That observation applies to any subject. Even more crucially it applies to life itself. The difficulty is that life’s North Star, its point, its dogged meaning, usually takes time, perhaps a lot of it, to be discovered or discerned. It may take thirty or forty years, or longer. Or it may never happen. The point is there but we miss it, or mistake it, or dismiss it. And during those years, life can be experienced as a rootless wandering without a compelling point or with too many points that are more confusing than clarifying. These memoir-meditations are about life itself, including my own. They do have a point. Over the years, I’ve discovered and rediscovered it countless times. Since it’s a process that constantly involves me, I am constrained to disclose it at the outset. To do that, I have to start nearer the end than the beginning of my life.

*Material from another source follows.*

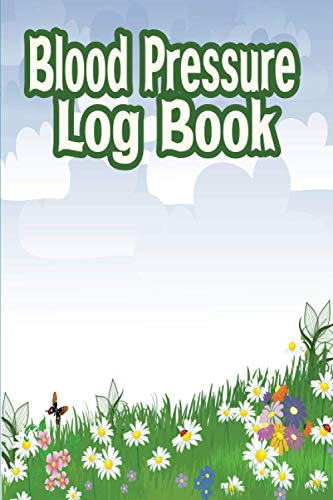 Blood Pressure Log Book: Women Blood Pressure Journal & Log Book with notes and questions for your doctor,Blood Pressure Tracker Journal to Track ... Rose Motif..Monitor Your Health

My point is longing – yours, mine, everyone’s -- for I believe longing is a common human experience. Our longing is persistent. It is insistent. It is unquenchable. Although it takes many different forms, the longing itself is universal. It can be intense, it can fade but it never ends as long as we live. So I suggest that longing is our primal connection to God, and is the ground of faith. Longing is a basic way God relates to us more deeply than our belief systems, creeds, scriptures, practices, philosophies, institutional expressions of religion, or the rejection of any or all of these. I also suggest that longing is a gentle, quiet but trustworthy guide in our lives. Simon Weil, a Christian mystic, says, perfect attention is prayer. In that profoundly spiritual but unconventional sense, I believe paying close attention to our longing is essential to spiritual life, indeed to our very humanity.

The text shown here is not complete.